Name of person being evaluated
Collaboration: scale from 1 to 10 where 10 is highest
Contribution to success of the project: scale from 1 to 10 where 10 is highest
Effort: scale from 1 to 5 where 5 is highest

Collaboration: 10 means that this person was great to collaborate with and you'd be eager to collaborate with them again, and 1 means you definitely would avoid collaborating with this person again. Give 5 as an average rating for someone who was fine as a collaborator, but for whom you wouldn't feel strongly about either seeking them out of avoiding them as a collaborator in the future.

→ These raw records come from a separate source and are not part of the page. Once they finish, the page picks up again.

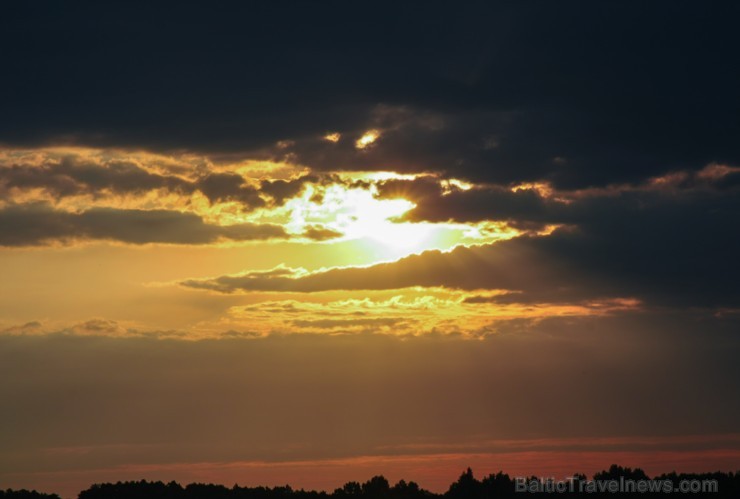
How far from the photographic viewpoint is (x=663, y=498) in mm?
186875

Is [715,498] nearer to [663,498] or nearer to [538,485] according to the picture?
[663,498]

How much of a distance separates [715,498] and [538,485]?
24.9 meters

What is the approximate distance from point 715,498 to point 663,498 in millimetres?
6726

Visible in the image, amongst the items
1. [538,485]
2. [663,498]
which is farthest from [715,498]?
[538,485]

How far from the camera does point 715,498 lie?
609ft

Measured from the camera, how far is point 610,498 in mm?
190625

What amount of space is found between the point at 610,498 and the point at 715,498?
45.8 feet

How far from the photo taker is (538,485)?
19725 cm

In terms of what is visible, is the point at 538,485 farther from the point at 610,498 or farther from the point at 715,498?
the point at 715,498

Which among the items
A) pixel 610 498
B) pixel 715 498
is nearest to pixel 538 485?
pixel 610 498

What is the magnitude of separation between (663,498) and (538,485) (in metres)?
18.5

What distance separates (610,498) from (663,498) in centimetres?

Contribution: 10 means that this person did their part and more, over and above the call of duty. 1 means that this person really did not contribute what they were supposed to. Give 5 as an average, they did what they were expected to rating. Note that this is a subjective rating relative to what a person was expected to contribute. If five people were contributors and each did a fantastic job on their pieces, then all five could conceivably get a rating of 10; you would not slice up the pie 5 ways and give each person a 2 because they each did 20% of the work! It is your job as a group to work out what the expected contributions will be, to make sure everyone is comfortable with the relative sizes of the contributions, and to recalibrate expectations if you discover you need to. Try to keep things as equitable as possible, but if one person's skills mean they could do a total of 10% of the work compared to another person's 15%, and everyone is ok with this, then both contributors can certainly get a score of higher than 5 if they both do their parts and do them well. If you need help breaking up tasks, agreeing on expectations, etc., I would be happy to meet with the group to assist in working these things out.

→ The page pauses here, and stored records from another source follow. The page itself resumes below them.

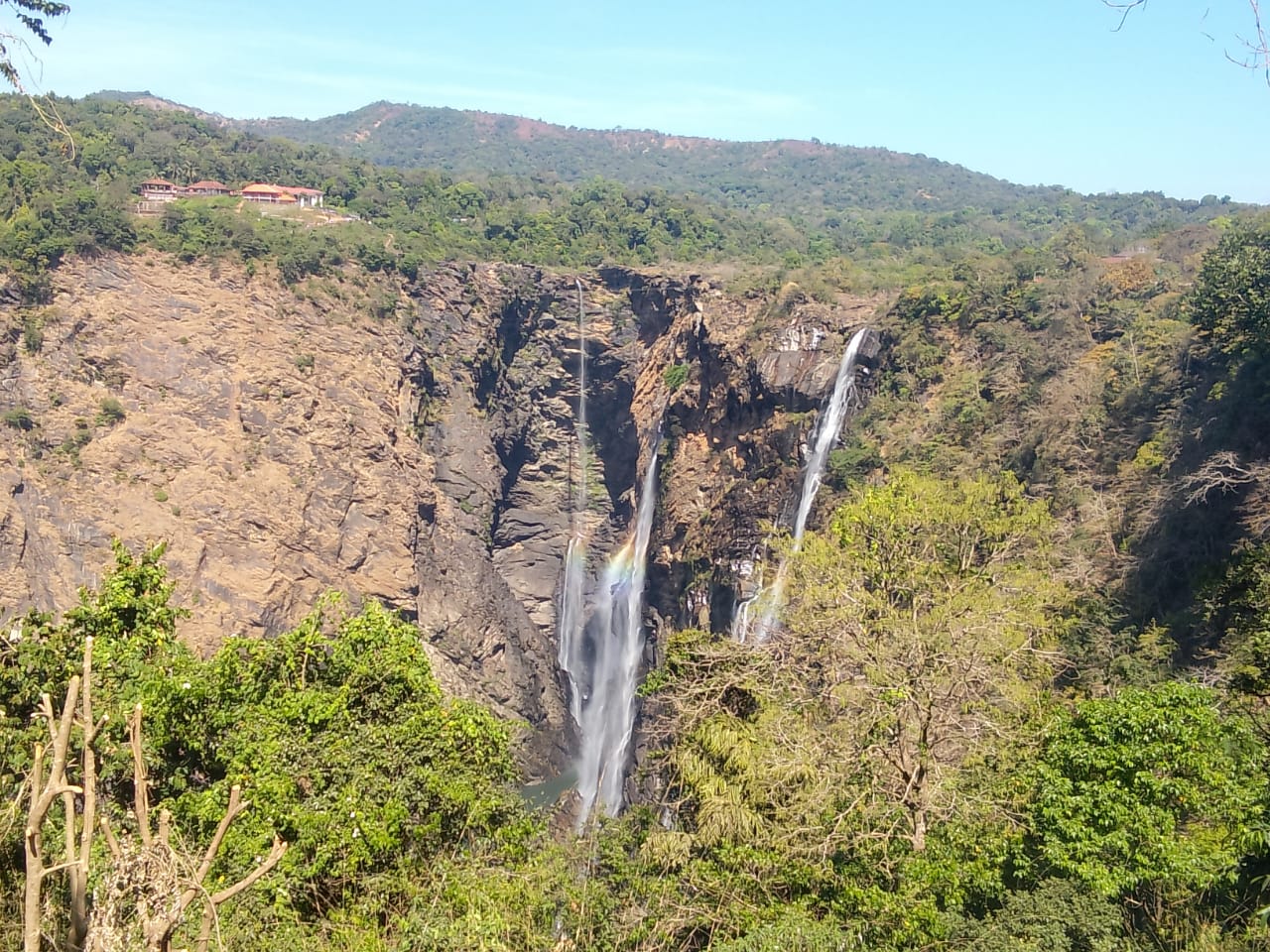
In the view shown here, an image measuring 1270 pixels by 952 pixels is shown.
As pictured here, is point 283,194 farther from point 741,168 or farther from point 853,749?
point 741,168

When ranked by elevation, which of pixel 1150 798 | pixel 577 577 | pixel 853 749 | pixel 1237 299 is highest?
pixel 1237 299

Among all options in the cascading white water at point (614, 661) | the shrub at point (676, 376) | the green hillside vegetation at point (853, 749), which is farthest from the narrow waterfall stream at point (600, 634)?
the green hillside vegetation at point (853, 749)

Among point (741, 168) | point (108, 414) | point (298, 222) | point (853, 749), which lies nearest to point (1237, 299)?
point (853, 749)

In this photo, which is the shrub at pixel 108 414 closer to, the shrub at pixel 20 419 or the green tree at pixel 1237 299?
the shrub at pixel 20 419

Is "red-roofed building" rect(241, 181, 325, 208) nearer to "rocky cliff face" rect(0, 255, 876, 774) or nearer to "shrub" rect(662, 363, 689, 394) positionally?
"rocky cliff face" rect(0, 255, 876, 774)

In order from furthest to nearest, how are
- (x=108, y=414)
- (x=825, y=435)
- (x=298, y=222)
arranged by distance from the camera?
(x=298, y=222) → (x=825, y=435) → (x=108, y=414)

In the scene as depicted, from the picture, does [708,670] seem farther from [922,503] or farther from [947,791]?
[922,503]
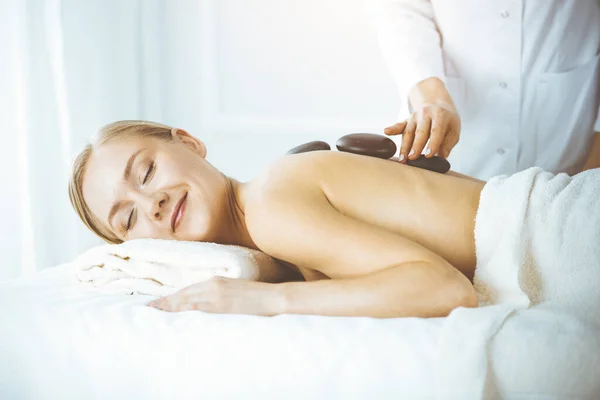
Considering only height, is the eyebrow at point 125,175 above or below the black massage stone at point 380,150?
below

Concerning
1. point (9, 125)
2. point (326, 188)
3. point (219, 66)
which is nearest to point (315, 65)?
point (219, 66)

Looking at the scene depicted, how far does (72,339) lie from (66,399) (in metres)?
0.09

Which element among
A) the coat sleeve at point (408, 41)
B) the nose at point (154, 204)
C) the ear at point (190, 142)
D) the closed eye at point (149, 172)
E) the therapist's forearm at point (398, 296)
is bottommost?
the therapist's forearm at point (398, 296)

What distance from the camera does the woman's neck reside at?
1329 mm

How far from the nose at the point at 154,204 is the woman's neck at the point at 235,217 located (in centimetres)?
15

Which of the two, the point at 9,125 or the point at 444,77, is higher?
the point at 444,77

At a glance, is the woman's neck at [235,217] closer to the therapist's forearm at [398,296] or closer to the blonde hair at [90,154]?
the blonde hair at [90,154]

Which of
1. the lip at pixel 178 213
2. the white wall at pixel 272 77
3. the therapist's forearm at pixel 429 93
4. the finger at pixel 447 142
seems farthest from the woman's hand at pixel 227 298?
the white wall at pixel 272 77

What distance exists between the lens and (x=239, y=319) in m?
0.91

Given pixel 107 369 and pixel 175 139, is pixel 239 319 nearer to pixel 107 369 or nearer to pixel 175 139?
pixel 107 369

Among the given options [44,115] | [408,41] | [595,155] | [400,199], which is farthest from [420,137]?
[44,115]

Effort: A rating of 3 should be average, with 5 as superior effort (whether or not they succeeded) and 1 as didn't put in the effort. A rating below 3 would not be expected if the person's contribution was 5 or better. If a person just didn't manage to contribute what they were expected to, but you think they did everything in their power to make it happen, you could give them a top rating for effort even while giving them a low contribution score.

A Final Note

This project is ambitious. It attempts to give you an experience doing something real, not just a textbook exercise. I have not run all facets of this task end-to-end before, particularly for some of the new features I'm suggesting you explore. That means that there might be unanticipated problems, situations where people do not receive inputs they need to get their part done, intra-team politics, interpersonal issues, and who knows what else -- just like in the real world. It also means that something new and interesting might come out of it, which is pretty cool.

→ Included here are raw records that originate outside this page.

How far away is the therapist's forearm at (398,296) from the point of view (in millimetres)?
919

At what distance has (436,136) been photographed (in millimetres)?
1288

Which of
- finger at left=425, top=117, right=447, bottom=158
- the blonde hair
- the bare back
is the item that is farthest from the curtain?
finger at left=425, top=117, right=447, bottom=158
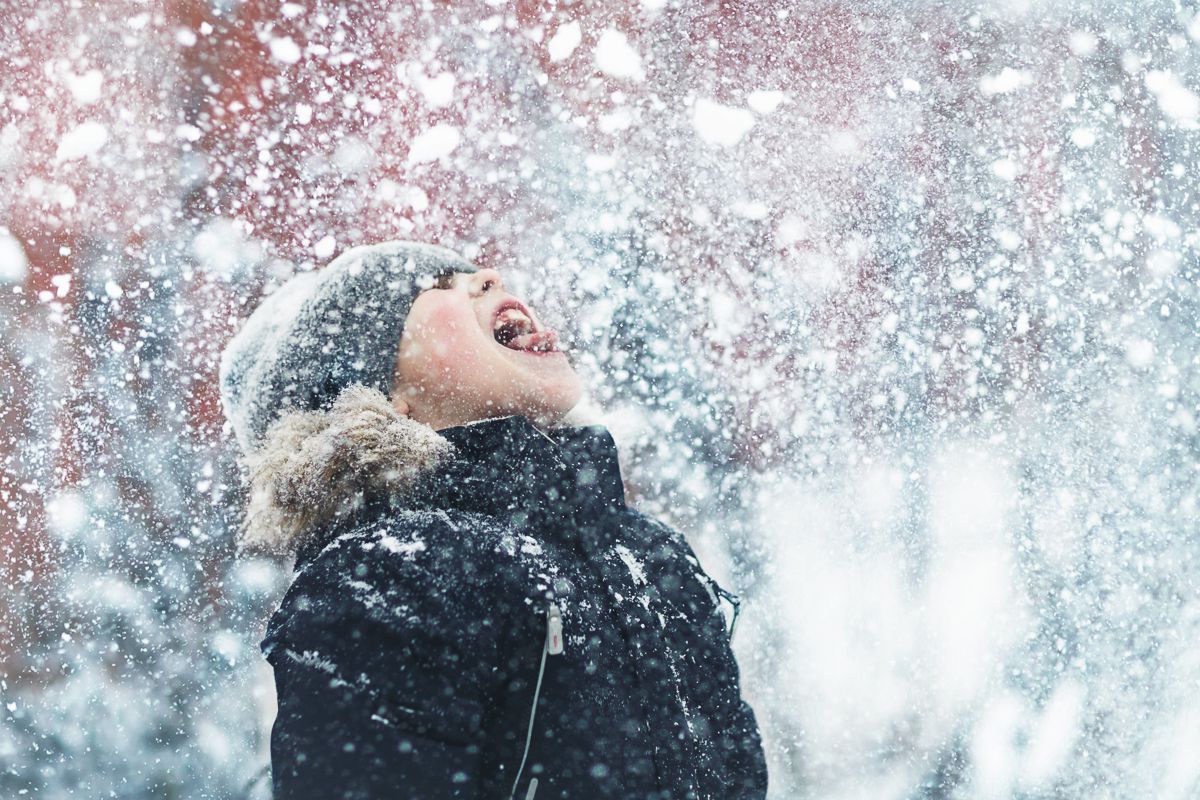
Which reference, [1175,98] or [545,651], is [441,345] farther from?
[1175,98]

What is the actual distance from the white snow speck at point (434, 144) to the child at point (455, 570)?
19.9 inches

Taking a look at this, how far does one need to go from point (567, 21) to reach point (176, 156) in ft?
2.64

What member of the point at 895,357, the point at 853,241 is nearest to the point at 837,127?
the point at 853,241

Unlike the real world, which is not very forgiving, this is a controlled setting that involves the guidance of an instructor, who can be very forgiving. Remember that the activity is, first and foremost, a collaborative learning activity, with the emphasis on learning. If there are problems or issues of any kind, let me know sooner rather than later, and I will help to get them worked out. Also feel free to use the mailing list or discussion forum: the presence of multiple teams does not mean that you are competing with each other. (I considered adding extra credit for the team with the best results, but I specifically decided against it because I would much rather see a spirit of collaboration not only within teams but at the level of the entire class.)